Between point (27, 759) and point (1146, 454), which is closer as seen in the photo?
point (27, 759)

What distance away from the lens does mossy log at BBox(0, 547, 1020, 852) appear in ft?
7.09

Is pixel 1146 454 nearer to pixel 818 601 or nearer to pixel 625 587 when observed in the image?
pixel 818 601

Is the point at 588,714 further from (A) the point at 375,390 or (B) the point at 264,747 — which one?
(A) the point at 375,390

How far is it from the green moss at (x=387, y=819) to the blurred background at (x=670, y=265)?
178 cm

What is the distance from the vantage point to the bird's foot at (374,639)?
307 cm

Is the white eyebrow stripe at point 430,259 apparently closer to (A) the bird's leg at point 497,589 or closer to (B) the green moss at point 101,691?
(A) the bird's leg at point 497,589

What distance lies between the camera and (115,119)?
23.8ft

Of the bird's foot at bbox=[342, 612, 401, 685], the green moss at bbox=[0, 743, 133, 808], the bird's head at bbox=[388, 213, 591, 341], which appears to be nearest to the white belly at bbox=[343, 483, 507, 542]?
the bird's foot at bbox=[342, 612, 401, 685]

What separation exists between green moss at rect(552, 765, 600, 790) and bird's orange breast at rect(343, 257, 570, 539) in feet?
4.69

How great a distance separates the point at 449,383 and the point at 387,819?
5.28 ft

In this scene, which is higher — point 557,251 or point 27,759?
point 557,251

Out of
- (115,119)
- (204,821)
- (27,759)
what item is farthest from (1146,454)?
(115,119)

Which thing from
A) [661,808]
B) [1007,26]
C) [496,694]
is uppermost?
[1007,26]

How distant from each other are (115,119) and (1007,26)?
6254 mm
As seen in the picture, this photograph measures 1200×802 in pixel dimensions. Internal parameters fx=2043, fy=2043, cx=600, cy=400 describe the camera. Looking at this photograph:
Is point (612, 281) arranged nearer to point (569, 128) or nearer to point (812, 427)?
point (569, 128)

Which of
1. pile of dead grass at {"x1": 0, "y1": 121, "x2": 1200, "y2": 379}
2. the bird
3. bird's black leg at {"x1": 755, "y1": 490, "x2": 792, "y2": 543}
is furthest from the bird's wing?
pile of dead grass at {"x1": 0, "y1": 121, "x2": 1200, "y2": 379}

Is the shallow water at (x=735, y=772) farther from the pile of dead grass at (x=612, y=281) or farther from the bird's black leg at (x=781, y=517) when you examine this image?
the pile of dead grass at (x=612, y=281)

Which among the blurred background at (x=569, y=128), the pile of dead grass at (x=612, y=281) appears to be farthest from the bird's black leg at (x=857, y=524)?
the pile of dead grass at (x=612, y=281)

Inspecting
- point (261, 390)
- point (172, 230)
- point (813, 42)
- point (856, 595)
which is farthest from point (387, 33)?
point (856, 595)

Do this: Copy out all of the data above again, putting "wet moss" wherever "green moss" appears and changing nothing else.

Solution for this exercise:
Between point (27, 759) and point (1146, 454), which is closer as seen in the photo?
point (27, 759)

What distance away from the lens does mossy log at BBox(0, 547, 1020, 852) appear in ft?
7.09

Is pixel 1146 454 nearer to pixel 818 601 or nearer to pixel 625 587 when observed in the image?
pixel 818 601

Is the point at 588,714 further from (A) the point at 375,390 or (B) the point at 264,747 — which one?
(A) the point at 375,390

How far is it from the wet moss at (x=387, y=819) to the blurred background at (x=670, y=265)?
178 cm

What is the distance from the vantage point to the bird's foot at (374,639)?
307 cm

Is the white eyebrow stripe at point 430,259 apparently closer to (A) the bird's leg at point 497,589 or closer to (B) the wet moss at point 101,691?
(A) the bird's leg at point 497,589

What distance lies between the camera and (115,119)?
23.8ft

Of the bird's foot at bbox=[342, 612, 401, 685], the wet moss at bbox=[0, 743, 133, 808], the bird's head at bbox=[388, 213, 591, 341], which appears to be nearest to the white belly at bbox=[343, 483, 507, 542]?
the bird's foot at bbox=[342, 612, 401, 685]

What separation exists between wet moss at rect(552, 765, 600, 790) and bird's orange breast at rect(343, 257, 570, 539) in feet?
4.69

How great a distance separates the point at 449,383 and the point at 387,819?
5.28 ft

In this scene, which is higher — point 557,251 or point 27,759?
point 557,251

Out of
- (115,119)
- (204,821)
- (27,759)
what item is farthest from (1146,454)?
(115,119)

Which thing from
A) [661,808]
B) [1007,26]
C) [496,694]
is uppermost?
[1007,26]

How distant from each other are (115,119) and (1007,26)?
6254 mm
As seen in the picture, this photograph measures 1200×802 in pixel dimensions. Internal parameters fx=2043, fy=2043, cx=600, cy=400 describe the camera. Looking at this photograph:
Is point (612, 281) arranged nearer to point (569, 128) or nearer to point (812, 427)?
point (569, 128)

Which of
1. pile of dead grass at {"x1": 0, "y1": 121, "x2": 1200, "y2": 379}
2. the bird
3. bird's black leg at {"x1": 755, "y1": 490, "x2": 792, "y2": 543}
is furthest from the bird's wing?
pile of dead grass at {"x1": 0, "y1": 121, "x2": 1200, "y2": 379}

Is the shallow water at (x=735, y=772) farther from the pile of dead grass at (x=612, y=281) or farther from the bird's black leg at (x=781, y=517) when you examine this image?
the pile of dead grass at (x=612, y=281)

Which among the blurred background at (x=569, y=128), the pile of dead grass at (x=612, y=281) appears to be farthest from the bird's black leg at (x=857, y=524)?
the pile of dead grass at (x=612, y=281)

Inspecting
- point (261, 390)
- point (172, 230)
- point (813, 42)
- point (856, 595)
which is farthest from point (387, 33)?
point (856, 595)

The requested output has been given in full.